Lunedì 8 marzo 2021 si celebra l'annuale Giornata internazionale dei diritti della donna, spesso semplicemente chiamata Festa delle donne. Un'abbreviazione che però rischia di nascondere il vero significato di questa ricorrenza: non la celebrazione del sesso femminile in quanto tale, ma un invito a riflettere sulle lotte passate, sulle conquiste sociali ottenute e sulle discriminazioni ancora esistenti, allo scopo di perseguire un'autentica parità. Il forte significato politico dell'8 marzo e soprattutto la sua origine in ambito socialista e comunista, hanno forse contribuito a produrre alcune bufale sulla sua nascita. Partiamo da quest'ultimo punto.

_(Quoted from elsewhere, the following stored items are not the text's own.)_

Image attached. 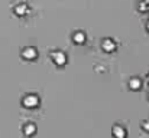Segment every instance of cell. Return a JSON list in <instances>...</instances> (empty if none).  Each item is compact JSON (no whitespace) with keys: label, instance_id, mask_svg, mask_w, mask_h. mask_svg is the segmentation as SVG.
<instances>
[{"label":"cell","instance_id":"3","mask_svg":"<svg viewBox=\"0 0 149 138\" xmlns=\"http://www.w3.org/2000/svg\"><path fill=\"white\" fill-rule=\"evenodd\" d=\"M22 58L25 60H36L38 59V50L35 46H26L22 50Z\"/></svg>","mask_w":149,"mask_h":138},{"label":"cell","instance_id":"4","mask_svg":"<svg viewBox=\"0 0 149 138\" xmlns=\"http://www.w3.org/2000/svg\"><path fill=\"white\" fill-rule=\"evenodd\" d=\"M101 49H103L106 53H113V52L117 49V45H116V42H114L113 39L106 38V39L101 41Z\"/></svg>","mask_w":149,"mask_h":138},{"label":"cell","instance_id":"2","mask_svg":"<svg viewBox=\"0 0 149 138\" xmlns=\"http://www.w3.org/2000/svg\"><path fill=\"white\" fill-rule=\"evenodd\" d=\"M51 59H52V62H54L56 66H64V65L67 63V55H65L62 50L51 52Z\"/></svg>","mask_w":149,"mask_h":138},{"label":"cell","instance_id":"8","mask_svg":"<svg viewBox=\"0 0 149 138\" xmlns=\"http://www.w3.org/2000/svg\"><path fill=\"white\" fill-rule=\"evenodd\" d=\"M113 135L116 138H125L126 137V130L123 128V127H120V125H114V128H113Z\"/></svg>","mask_w":149,"mask_h":138},{"label":"cell","instance_id":"12","mask_svg":"<svg viewBox=\"0 0 149 138\" xmlns=\"http://www.w3.org/2000/svg\"><path fill=\"white\" fill-rule=\"evenodd\" d=\"M146 30H148V32H149V20H148V22H146Z\"/></svg>","mask_w":149,"mask_h":138},{"label":"cell","instance_id":"13","mask_svg":"<svg viewBox=\"0 0 149 138\" xmlns=\"http://www.w3.org/2000/svg\"><path fill=\"white\" fill-rule=\"evenodd\" d=\"M148 99H149V93H148Z\"/></svg>","mask_w":149,"mask_h":138},{"label":"cell","instance_id":"7","mask_svg":"<svg viewBox=\"0 0 149 138\" xmlns=\"http://www.w3.org/2000/svg\"><path fill=\"white\" fill-rule=\"evenodd\" d=\"M141 88H142V79L138 78V76L130 78V81H129V89L130 91H139Z\"/></svg>","mask_w":149,"mask_h":138},{"label":"cell","instance_id":"6","mask_svg":"<svg viewBox=\"0 0 149 138\" xmlns=\"http://www.w3.org/2000/svg\"><path fill=\"white\" fill-rule=\"evenodd\" d=\"M23 134H25L26 137L35 135V134H36V125H35V122H26V124L23 125Z\"/></svg>","mask_w":149,"mask_h":138},{"label":"cell","instance_id":"1","mask_svg":"<svg viewBox=\"0 0 149 138\" xmlns=\"http://www.w3.org/2000/svg\"><path fill=\"white\" fill-rule=\"evenodd\" d=\"M39 96L36 93H28L25 95V98L22 99V105L28 109H33V108H38L39 106Z\"/></svg>","mask_w":149,"mask_h":138},{"label":"cell","instance_id":"11","mask_svg":"<svg viewBox=\"0 0 149 138\" xmlns=\"http://www.w3.org/2000/svg\"><path fill=\"white\" fill-rule=\"evenodd\" d=\"M142 130L146 131V133H149V119H145V121L142 122Z\"/></svg>","mask_w":149,"mask_h":138},{"label":"cell","instance_id":"10","mask_svg":"<svg viewBox=\"0 0 149 138\" xmlns=\"http://www.w3.org/2000/svg\"><path fill=\"white\" fill-rule=\"evenodd\" d=\"M138 10L141 13H149V0H141L138 4Z\"/></svg>","mask_w":149,"mask_h":138},{"label":"cell","instance_id":"5","mask_svg":"<svg viewBox=\"0 0 149 138\" xmlns=\"http://www.w3.org/2000/svg\"><path fill=\"white\" fill-rule=\"evenodd\" d=\"M72 42L75 43V45H83L84 42H86V39H87V35H86V32H83V30H75L74 33H72Z\"/></svg>","mask_w":149,"mask_h":138},{"label":"cell","instance_id":"9","mask_svg":"<svg viewBox=\"0 0 149 138\" xmlns=\"http://www.w3.org/2000/svg\"><path fill=\"white\" fill-rule=\"evenodd\" d=\"M28 12H29V7H28V4H26V3H23V4H20V6H16V7H15V13H16V14H19V16H25Z\"/></svg>","mask_w":149,"mask_h":138}]
</instances>
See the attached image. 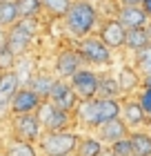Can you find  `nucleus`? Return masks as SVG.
<instances>
[{"mask_svg":"<svg viewBox=\"0 0 151 156\" xmlns=\"http://www.w3.org/2000/svg\"><path fill=\"white\" fill-rule=\"evenodd\" d=\"M120 116V98H87L78 101L74 109V123L76 129L96 132L102 123Z\"/></svg>","mask_w":151,"mask_h":156,"instance_id":"obj_1","label":"nucleus"},{"mask_svg":"<svg viewBox=\"0 0 151 156\" xmlns=\"http://www.w3.org/2000/svg\"><path fill=\"white\" fill-rule=\"evenodd\" d=\"M100 11L93 2H87V0H71V7L67 9L64 18L60 20L64 27V34L78 42L80 38H87L91 34H96L98 25H100Z\"/></svg>","mask_w":151,"mask_h":156,"instance_id":"obj_2","label":"nucleus"},{"mask_svg":"<svg viewBox=\"0 0 151 156\" xmlns=\"http://www.w3.org/2000/svg\"><path fill=\"white\" fill-rule=\"evenodd\" d=\"M38 34V18H27V20H18L13 27L5 29V38H2V47L9 54H13L16 58L27 56L29 49L36 40Z\"/></svg>","mask_w":151,"mask_h":156,"instance_id":"obj_3","label":"nucleus"},{"mask_svg":"<svg viewBox=\"0 0 151 156\" xmlns=\"http://www.w3.org/2000/svg\"><path fill=\"white\" fill-rule=\"evenodd\" d=\"M78 134L76 129H64V132H42L38 138L40 156H74L76 145H78Z\"/></svg>","mask_w":151,"mask_h":156,"instance_id":"obj_4","label":"nucleus"},{"mask_svg":"<svg viewBox=\"0 0 151 156\" xmlns=\"http://www.w3.org/2000/svg\"><path fill=\"white\" fill-rule=\"evenodd\" d=\"M78 54L82 56L87 67H109L113 62V51L100 40L96 34H91L87 38H80L78 42H74Z\"/></svg>","mask_w":151,"mask_h":156,"instance_id":"obj_5","label":"nucleus"},{"mask_svg":"<svg viewBox=\"0 0 151 156\" xmlns=\"http://www.w3.org/2000/svg\"><path fill=\"white\" fill-rule=\"evenodd\" d=\"M36 116H38L42 132H64V129H76L74 123V114L71 112L58 109L51 101H42L36 109Z\"/></svg>","mask_w":151,"mask_h":156,"instance_id":"obj_6","label":"nucleus"},{"mask_svg":"<svg viewBox=\"0 0 151 156\" xmlns=\"http://www.w3.org/2000/svg\"><path fill=\"white\" fill-rule=\"evenodd\" d=\"M7 125H9V134L16 140H25V143H38V138L42 136V125L38 116L33 114H16V116H7Z\"/></svg>","mask_w":151,"mask_h":156,"instance_id":"obj_7","label":"nucleus"},{"mask_svg":"<svg viewBox=\"0 0 151 156\" xmlns=\"http://www.w3.org/2000/svg\"><path fill=\"white\" fill-rule=\"evenodd\" d=\"M80 67H87L82 60V56L78 54L76 45H64L56 51V58H53V76L56 78H62V80H69Z\"/></svg>","mask_w":151,"mask_h":156,"instance_id":"obj_8","label":"nucleus"},{"mask_svg":"<svg viewBox=\"0 0 151 156\" xmlns=\"http://www.w3.org/2000/svg\"><path fill=\"white\" fill-rule=\"evenodd\" d=\"M69 85H71V89L76 91V96L80 98V101L96 98L98 96V72L93 67H80L69 78Z\"/></svg>","mask_w":151,"mask_h":156,"instance_id":"obj_9","label":"nucleus"},{"mask_svg":"<svg viewBox=\"0 0 151 156\" xmlns=\"http://www.w3.org/2000/svg\"><path fill=\"white\" fill-rule=\"evenodd\" d=\"M96 36L105 42L111 51H118V49H125V38H127V29L122 27L116 18H102L96 29Z\"/></svg>","mask_w":151,"mask_h":156,"instance_id":"obj_10","label":"nucleus"},{"mask_svg":"<svg viewBox=\"0 0 151 156\" xmlns=\"http://www.w3.org/2000/svg\"><path fill=\"white\" fill-rule=\"evenodd\" d=\"M47 101H51L58 109H64V112H71V114H74V109H76V105H78V101H80V98H78L76 91L71 89L69 80L56 78V83H53L51 91H49Z\"/></svg>","mask_w":151,"mask_h":156,"instance_id":"obj_11","label":"nucleus"},{"mask_svg":"<svg viewBox=\"0 0 151 156\" xmlns=\"http://www.w3.org/2000/svg\"><path fill=\"white\" fill-rule=\"evenodd\" d=\"M40 103H42V98L36 94V91H31L27 85H20L18 91L11 98V103H9V114L11 116H16V114H33Z\"/></svg>","mask_w":151,"mask_h":156,"instance_id":"obj_12","label":"nucleus"},{"mask_svg":"<svg viewBox=\"0 0 151 156\" xmlns=\"http://www.w3.org/2000/svg\"><path fill=\"white\" fill-rule=\"evenodd\" d=\"M120 118L125 120V125L129 129H140L142 125L149 123V118L145 116V112L138 105L136 96H122L120 98Z\"/></svg>","mask_w":151,"mask_h":156,"instance_id":"obj_13","label":"nucleus"},{"mask_svg":"<svg viewBox=\"0 0 151 156\" xmlns=\"http://www.w3.org/2000/svg\"><path fill=\"white\" fill-rule=\"evenodd\" d=\"M113 18H116L125 29H140V27H147V23H149V16H147V11L142 9V5L118 7Z\"/></svg>","mask_w":151,"mask_h":156,"instance_id":"obj_14","label":"nucleus"},{"mask_svg":"<svg viewBox=\"0 0 151 156\" xmlns=\"http://www.w3.org/2000/svg\"><path fill=\"white\" fill-rule=\"evenodd\" d=\"M129 132H131V129H129V127L125 125V120L118 116V118H111V120H107V123H102L93 134H96V136L109 147L111 143H116V140L129 136Z\"/></svg>","mask_w":151,"mask_h":156,"instance_id":"obj_15","label":"nucleus"},{"mask_svg":"<svg viewBox=\"0 0 151 156\" xmlns=\"http://www.w3.org/2000/svg\"><path fill=\"white\" fill-rule=\"evenodd\" d=\"M118 85H120V94L122 96H136V91L142 87V74L133 65H122L118 69Z\"/></svg>","mask_w":151,"mask_h":156,"instance_id":"obj_16","label":"nucleus"},{"mask_svg":"<svg viewBox=\"0 0 151 156\" xmlns=\"http://www.w3.org/2000/svg\"><path fill=\"white\" fill-rule=\"evenodd\" d=\"M20 87V78L18 74L9 69V72H0V114H9V103L13 94Z\"/></svg>","mask_w":151,"mask_h":156,"instance_id":"obj_17","label":"nucleus"},{"mask_svg":"<svg viewBox=\"0 0 151 156\" xmlns=\"http://www.w3.org/2000/svg\"><path fill=\"white\" fill-rule=\"evenodd\" d=\"M53 83H56L53 72H33L25 85H27L31 91H36V94H38L42 101H47V96H49V91H51Z\"/></svg>","mask_w":151,"mask_h":156,"instance_id":"obj_18","label":"nucleus"},{"mask_svg":"<svg viewBox=\"0 0 151 156\" xmlns=\"http://www.w3.org/2000/svg\"><path fill=\"white\" fill-rule=\"evenodd\" d=\"M105 143L100 140L96 134H91V132H84L78 136V145H76V152L74 156H98L100 152L105 150Z\"/></svg>","mask_w":151,"mask_h":156,"instance_id":"obj_19","label":"nucleus"},{"mask_svg":"<svg viewBox=\"0 0 151 156\" xmlns=\"http://www.w3.org/2000/svg\"><path fill=\"white\" fill-rule=\"evenodd\" d=\"M98 96L100 98H122L116 74H109V72L98 74Z\"/></svg>","mask_w":151,"mask_h":156,"instance_id":"obj_20","label":"nucleus"},{"mask_svg":"<svg viewBox=\"0 0 151 156\" xmlns=\"http://www.w3.org/2000/svg\"><path fill=\"white\" fill-rule=\"evenodd\" d=\"M129 140L133 147V156H151V132L149 129H131Z\"/></svg>","mask_w":151,"mask_h":156,"instance_id":"obj_21","label":"nucleus"},{"mask_svg":"<svg viewBox=\"0 0 151 156\" xmlns=\"http://www.w3.org/2000/svg\"><path fill=\"white\" fill-rule=\"evenodd\" d=\"M151 42L149 34H147V27H140V29H127V38H125V49L131 54H138L142 51L147 45Z\"/></svg>","mask_w":151,"mask_h":156,"instance_id":"obj_22","label":"nucleus"},{"mask_svg":"<svg viewBox=\"0 0 151 156\" xmlns=\"http://www.w3.org/2000/svg\"><path fill=\"white\" fill-rule=\"evenodd\" d=\"M2 154L5 156H40L38 147L33 143H25V140H16V138H11L2 147Z\"/></svg>","mask_w":151,"mask_h":156,"instance_id":"obj_23","label":"nucleus"},{"mask_svg":"<svg viewBox=\"0 0 151 156\" xmlns=\"http://www.w3.org/2000/svg\"><path fill=\"white\" fill-rule=\"evenodd\" d=\"M42 2V13L51 20H62L67 9L71 7V0H40Z\"/></svg>","mask_w":151,"mask_h":156,"instance_id":"obj_24","label":"nucleus"},{"mask_svg":"<svg viewBox=\"0 0 151 156\" xmlns=\"http://www.w3.org/2000/svg\"><path fill=\"white\" fill-rule=\"evenodd\" d=\"M13 2H16V9H18L20 20L40 18L42 16V2H40V0H13Z\"/></svg>","mask_w":151,"mask_h":156,"instance_id":"obj_25","label":"nucleus"},{"mask_svg":"<svg viewBox=\"0 0 151 156\" xmlns=\"http://www.w3.org/2000/svg\"><path fill=\"white\" fill-rule=\"evenodd\" d=\"M20 20L16 2H0V27L2 29H9Z\"/></svg>","mask_w":151,"mask_h":156,"instance_id":"obj_26","label":"nucleus"},{"mask_svg":"<svg viewBox=\"0 0 151 156\" xmlns=\"http://www.w3.org/2000/svg\"><path fill=\"white\" fill-rule=\"evenodd\" d=\"M133 67L145 76V74H151V42L142 49V51L133 54Z\"/></svg>","mask_w":151,"mask_h":156,"instance_id":"obj_27","label":"nucleus"},{"mask_svg":"<svg viewBox=\"0 0 151 156\" xmlns=\"http://www.w3.org/2000/svg\"><path fill=\"white\" fill-rule=\"evenodd\" d=\"M136 101H138V105L142 107L145 116L151 118V87H140L136 91Z\"/></svg>","mask_w":151,"mask_h":156,"instance_id":"obj_28","label":"nucleus"},{"mask_svg":"<svg viewBox=\"0 0 151 156\" xmlns=\"http://www.w3.org/2000/svg\"><path fill=\"white\" fill-rule=\"evenodd\" d=\"M109 150L116 154V156H133V147H131V140H129V136L116 140V143H111Z\"/></svg>","mask_w":151,"mask_h":156,"instance_id":"obj_29","label":"nucleus"},{"mask_svg":"<svg viewBox=\"0 0 151 156\" xmlns=\"http://www.w3.org/2000/svg\"><path fill=\"white\" fill-rule=\"evenodd\" d=\"M13 65H16V56L2 47V51H0V72H9V69H13Z\"/></svg>","mask_w":151,"mask_h":156,"instance_id":"obj_30","label":"nucleus"},{"mask_svg":"<svg viewBox=\"0 0 151 156\" xmlns=\"http://www.w3.org/2000/svg\"><path fill=\"white\" fill-rule=\"evenodd\" d=\"M120 7H133V5H142V0H116Z\"/></svg>","mask_w":151,"mask_h":156,"instance_id":"obj_31","label":"nucleus"},{"mask_svg":"<svg viewBox=\"0 0 151 156\" xmlns=\"http://www.w3.org/2000/svg\"><path fill=\"white\" fill-rule=\"evenodd\" d=\"M142 9L147 11V16H149V20H151V0H142Z\"/></svg>","mask_w":151,"mask_h":156,"instance_id":"obj_32","label":"nucleus"},{"mask_svg":"<svg viewBox=\"0 0 151 156\" xmlns=\"http://www.w3.org/2000/svg\"><path fill=\"white\" fill-rule=\"evenodd\" d=\"M142 87H151V74L142 76Z\"/></svg>","mask_w":151,"mask_h":156,"instance_id":"obj_33","label":"nucleus"},{"mask_svg":"<svg viewBox=\"0 0 151 156\" xmlns=\"http://www.w3.org/2000/svg\"><path fill=\"white\" fill-rule=\"evenodd\" d=\"M98 156H116V154H113V152L109 150V147H105V150H102V152H100Z\"/></svg>","mask_w":151,"mask_h":156,"instance_id":"obj_34","label":"nucleus"},{"mask_svg":"<svg viewBox=\"0 0 151 156\" xmlns=\"http://www.w3.org/2000/svg\"><path fill=\"white\" fill-rule=\"evenodd\" d=\"M147 34H149V38H151V20L147 23Z\"/></svg>","mask_w":151,"mask_h":156,"instance_id":"obj_35","label":"nucleus"},{"mask_svg":"<svg viewBox=\"0 0 151 156\" xmlns=\"http://www.w3.org/2000/svg\"><path fill=\"white\" fill-rule=\"evenodd\" d=\"M87 2H93V5H100L102 0H87Z\"/></svg>","mask_w":151,"mask_h":156,"instance_id":"obj_36","label":"nucleus"},{"mask_svg":"<svg viewBox=\"0 0 151 156\" xmlns=\"http://www.w3.org/2000/svg\"><path fill=\"white\" fill-rule=\"evenodd\" d=\"M2 38H5V29L0 27V40H2Z\"/></svg>","mask_w":151,"mask_h":156,"instance_id":"obj_37","label":"nucleus"},{"mask_svg":"<svg viewBox=\"0 0 151 156\" xmlns=\"http://www.w3.org/2000/svg\"><path fill=\"white\" fill-rule=\"evenodd\" d=\"M147 125H149V132H151V118H149V123H147Z\"/></svg>","mask_w":151,"mask_h":156,"instance_id":"obj_38","label":"nucleus"},{"mask_svg":"<svg viewBox=\"0 0 151 156\" xmlns=\"http://www.w3.org/2000/svg\"><path fill=\"white\" fill-rule=\"evenodd\" d=\"M0 2H13V0H0Z\"/></svg>","mask_w":151,"mask_h":156,"instance_id":"obj_39","label":"nucleus"},{"mask_svg":"<svg viewBox=\"0 0 151 156\" xmlns=\"http://www.w3.org/2000/svg\"><path fill=\"white\" fill-rule=\"evenodd\" d=\"M0 51H2V40H0Z\"/></svg>","mask_w":151,"mask_h":156,"instance_id":"obj_40","label":"nucleus"},{"mask_svg":"<svg viewBox=\"0 0 151 156\" xmlns=\"http://www.w3.org/2000/svg\"><path fill=\"white\" fill-rule=\"evenodd\" d=\"M0 156H5V154H2V152H0Z\"/></svg>","mask_w":151,"mask_h":156,"instance_id":"obj_41","label":"nucleus"}]
</instances>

8 marzo, le bufale sulla Festa della donna


Il falso storico più celebre parla di un rogo avvenuto l'8 marzo 1908 all'interno di una fabbrica di camice di New York, nel quale persero la vita decine di operaie: alcuni dicono 134, altri 140, comunque tante. Sull'onda dell'indignazione causata dalla tragedia si sarebbe sviluppato un movimento per la tutela delle lavoratrici. In realtà la fabbrica in questione non esisteva e probabilmente il rogo cui fa riferimento la bufala è quello realmente avvenuto il 25 marzo 1911, sempre a New York. In quell'occasione morirono 146 persone, in larghissima parte donne e molte di esse immigrate dall'Italia e dall'Europa orientale.

Un'altra bufala collega l'origine della festa a una violenta repressione da parte della polizia newyorkese durante una manifestazione di operaie tessili (l'anno è il 1857). Anche in questo caso, però, mancano fonti autorevoli che quanto meno certifichino l'avvenuto pestaggio, figuriamoci il collegamento con la nascita della ricorrenza. Tra l'altro, alcune versioni ambientano questa storia in altre città degli Stati Uniti, ad esempio a Chicago oppure a Boston.